Goal: Please rewrite the data below, swapping "pink blanket bundle" for "pink sleeping bag" wherever it occurs and keeping everything else the same. Leave the pictures out of your answer.

===== Data for processing =====

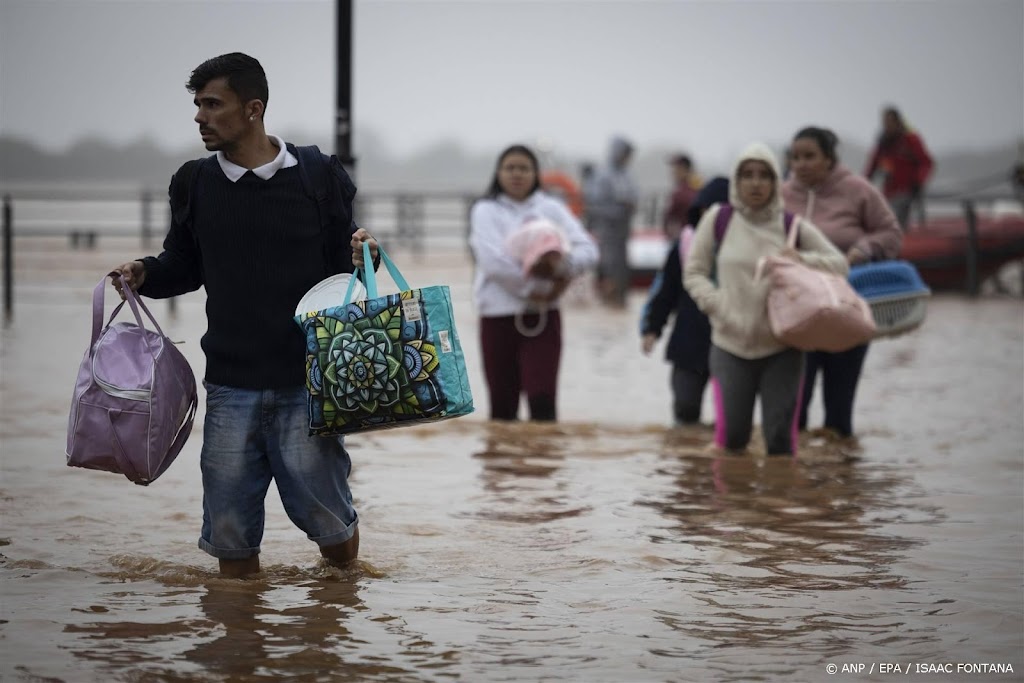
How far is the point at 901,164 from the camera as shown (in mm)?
22031

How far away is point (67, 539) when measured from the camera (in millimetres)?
7059

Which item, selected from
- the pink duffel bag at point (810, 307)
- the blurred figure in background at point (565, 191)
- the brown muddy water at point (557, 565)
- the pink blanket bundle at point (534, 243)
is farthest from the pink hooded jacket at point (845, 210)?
the blurred figure in background at point (565, 191)

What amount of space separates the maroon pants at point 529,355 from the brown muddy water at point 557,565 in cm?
29

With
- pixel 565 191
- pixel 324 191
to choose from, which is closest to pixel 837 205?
pixel 324 191

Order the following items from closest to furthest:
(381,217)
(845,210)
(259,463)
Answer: (259,463), (845,210), (381,217)

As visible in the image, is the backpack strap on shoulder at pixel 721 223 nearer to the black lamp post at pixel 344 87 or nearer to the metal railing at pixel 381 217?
the black lamp post at pixel 344 87

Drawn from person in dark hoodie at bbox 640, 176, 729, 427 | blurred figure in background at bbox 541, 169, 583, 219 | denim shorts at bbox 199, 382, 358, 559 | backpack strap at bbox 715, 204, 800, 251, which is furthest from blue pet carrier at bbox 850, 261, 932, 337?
blurred figure in background at bbox 541, 169, 583, 219

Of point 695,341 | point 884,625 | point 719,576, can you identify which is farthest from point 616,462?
point 884,625

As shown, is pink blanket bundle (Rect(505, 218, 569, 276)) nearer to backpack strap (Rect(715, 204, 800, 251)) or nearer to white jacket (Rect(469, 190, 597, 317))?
white jacket (Rect(469, 190, 597, 317))

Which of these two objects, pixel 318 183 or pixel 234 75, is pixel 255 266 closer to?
pixel 318 183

=====

Answer to the exercise:
How far is the point at 901,164 from the camera as shown (in mm)?
22031

How far away is point (67, 539) when measured from the camera (in millimetres)?
7059

Which item, selected from
- the pink duffel bag at point (810, 307)
- the blurred figure in background at point (565, 191)
- the brown muddy water at point (557, 565)
- the pink sleeping bag at point (534, 243)
is farthest from the pink hooded jacket at point (845, 210)?
the blurred figure in background at point (565, 191)

What amount of space separates the maroon pants at point 529,355 from the brown muddy water at point 557,565 in cm?
29

With
- pixel 565 191
- pixel 324 191
to choose from, which is closest to pixel 837 205?
pixel 324 191

Order the following items from closest to furthest:
(381,217)
(845,210)
(259,463)
Answer: (259,463), (845,210), (381,217)

As visible in the image, is the backpack strap on shoulder at pixel 721 223 nearer to the black lamp post at pixel 344 87 or nearer to the metal railing at pixel 381 217?
the black lamp post at pixel 344 87

Drawn from person in dark hoodie at bbox 640, 176, 729, 427 | blurred figure in background at bbox 541, 169, 583, 219 | denim shorts at bbox 199, 382, 358, 559 | backpack strap at bbox 715, 204, 800, 251, which is furthest from blue pet carrier at bbox 850, 261, 932, 337?
blurred figure in background at bbox 541, 169, 583, 219

Of point 695,341 | point 884,625 | point 719,576, can you identify which is farthest from point 616,462?
point 884,625

As shown, is pink sleeping bag (Rect(505, 218, 569, 276)) nearer to backpack strap (Rect(715, 204, 800, 251)) or nearer to white jacket (Rect(469, 190, 597, 317))?
white jacket (Rect(469, 190, 597, 317))

Which of these two objects, pixel 318 183 or pixel 234 75, is pixel 255 266 closer to?
pixel 318 183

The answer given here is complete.